This has always been a great rodeo with a great history, and it’s just coming to that next level this week. —Trevor Brazille
SALT LAKE CITY — For more than two decades, bareback rider Bobby Mote endured the grueling travel and demanding schedule of a professional rodeo cowboy.
His talent and commitment earned him four world championship titles, but it also revealed to him ways in which the sport could be improved for competitors, fans and sponsors.
“A typical rodeo schedule for a cowboy is 80 to 100 rodeos in a year,” said Mote, who along with 11 rodeo colleagues across eight events joined together to form Elite Rodeo Athletes (ERA) in February of 2014. “Well, there is only 52 weeks in a year. There’s no way you can’t be driving around like mad.” He said the intense schedule prevented them from spending time with families, connecting with fans and promoting the sport they love.
“At that point, you’re just chasing points,” Mote said at a press conference Monday announcing a partnership with the Days of ’47 Rodeo. “The structure of the system is that you just went to as many rodeos as possible you did whatever you had to do to get there. For the athlete the net profit wasn’t there.” Mote and 23-time World champion roper Trevor Brazille (who owns the tie-down record at the Days of ’47 Rodeo), three-time world champion roper Tuf Cooper and Payson bull rider Steve Woolsey stood behind rodeo chairman Kem Gardner as he explained the partnership and how it would impact the rodeo, which has been part of the state’s annual Pioneer Days celebration for decades.
First and foremost, the event will not be a sanctioned PRCA rodeo as it’s been in the past. Instead, it will be part of the ERA’s inaugural season, which culminates with a championship in Texas in November.
The first three days will be qualifying rounds for invited athletes hoping to break into the ERA circuit, which boasts 87 veteran athletes with more than 123 world championships among them.
Friday will be a competition featuring the ERA’s circuit athletes, including Mote, Brazille, Cooper and Woolsey. Then on Saturday, the top times and scores from the qualifying rounds will compete against the top ERA athletes in a televised performance at Vivint Arena.
“Usually this week, these world champions are traveling from rodeo to rodeo and they might be able to stop 30 minutes here or 30 minutes there,” Brazille said. “But we’re here from now until Saturday. You’re going to see some of the best stock in the world. You really get to see the best of the best when you come here to the Days of ’47 rodeo. This has always been a great rodeo with a great history, and it’s just coming to that next level this week.”
Brazille and Mote are among the 12 founders of ERA who sued the PRCA for antitrust violations after the longstanding overseer of professional rodeo changed its bylaws to exclude any competitor owning an interest in the ERA. ERA lost that lawsuit, which means those founders, many world champions and stars of the sport, cannot compete in PRCA events or the National Finals Rodeo.

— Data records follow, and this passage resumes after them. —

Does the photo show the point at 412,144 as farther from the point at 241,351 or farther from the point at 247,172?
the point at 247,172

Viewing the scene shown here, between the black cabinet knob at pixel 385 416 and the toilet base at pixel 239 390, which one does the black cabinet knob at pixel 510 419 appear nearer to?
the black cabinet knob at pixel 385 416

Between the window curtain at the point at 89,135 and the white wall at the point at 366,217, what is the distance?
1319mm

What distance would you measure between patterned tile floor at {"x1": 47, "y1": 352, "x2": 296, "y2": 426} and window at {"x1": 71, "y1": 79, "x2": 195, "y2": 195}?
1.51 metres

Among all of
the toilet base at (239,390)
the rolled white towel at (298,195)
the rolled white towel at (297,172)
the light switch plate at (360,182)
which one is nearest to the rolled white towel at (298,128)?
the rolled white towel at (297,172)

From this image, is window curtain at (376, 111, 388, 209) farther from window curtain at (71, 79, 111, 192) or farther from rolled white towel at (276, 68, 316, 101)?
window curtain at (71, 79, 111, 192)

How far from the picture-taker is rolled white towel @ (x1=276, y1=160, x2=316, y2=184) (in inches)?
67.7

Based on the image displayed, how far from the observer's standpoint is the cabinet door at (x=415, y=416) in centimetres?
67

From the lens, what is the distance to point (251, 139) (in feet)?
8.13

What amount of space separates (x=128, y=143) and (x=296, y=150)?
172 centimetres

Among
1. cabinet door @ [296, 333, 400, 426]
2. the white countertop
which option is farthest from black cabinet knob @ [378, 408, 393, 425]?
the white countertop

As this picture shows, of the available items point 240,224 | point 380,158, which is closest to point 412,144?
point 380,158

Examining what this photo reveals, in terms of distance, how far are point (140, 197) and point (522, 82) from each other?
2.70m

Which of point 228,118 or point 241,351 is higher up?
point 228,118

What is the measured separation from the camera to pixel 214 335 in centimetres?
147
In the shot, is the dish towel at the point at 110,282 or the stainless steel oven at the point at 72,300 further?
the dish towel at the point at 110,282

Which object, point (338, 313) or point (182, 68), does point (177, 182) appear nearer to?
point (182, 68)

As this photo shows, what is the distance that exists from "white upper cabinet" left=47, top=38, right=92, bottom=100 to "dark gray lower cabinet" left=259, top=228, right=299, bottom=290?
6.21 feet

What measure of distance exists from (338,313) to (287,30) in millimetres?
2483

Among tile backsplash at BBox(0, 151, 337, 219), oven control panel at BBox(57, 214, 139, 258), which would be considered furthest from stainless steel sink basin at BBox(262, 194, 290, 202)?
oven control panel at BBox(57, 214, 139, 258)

That doesn’t bother Mote as he said those who founded ERA believe it’s a much needed incarnation of the sport for both competitors and fans. He likens it to what bull riders did when they formed the PBR in the ’90s, which only bolstered the sport in both venues, as well as offering bull riders more options in earning a living.
Like the PBR, ERA will give fans more access to the athletes with meet-and-greets before each competition, as well as festivities on the plaza of Vivint Arena that include a petting zoo, mutton busting, mechanical bull riding and various barbecue offerings. Tickets can be purchased online at SmithTix or at ribsandrodeo.com. The competition runs Tuesday-Saturday and begins at 7 p.m.
“It’s exciting,” Mote said. “And that’s what we’re really after. We’re putting the best product together for the fans, which includes the very best action. Friday and Saturday night are going to be the most fast-paced competition anyone has ever seen.”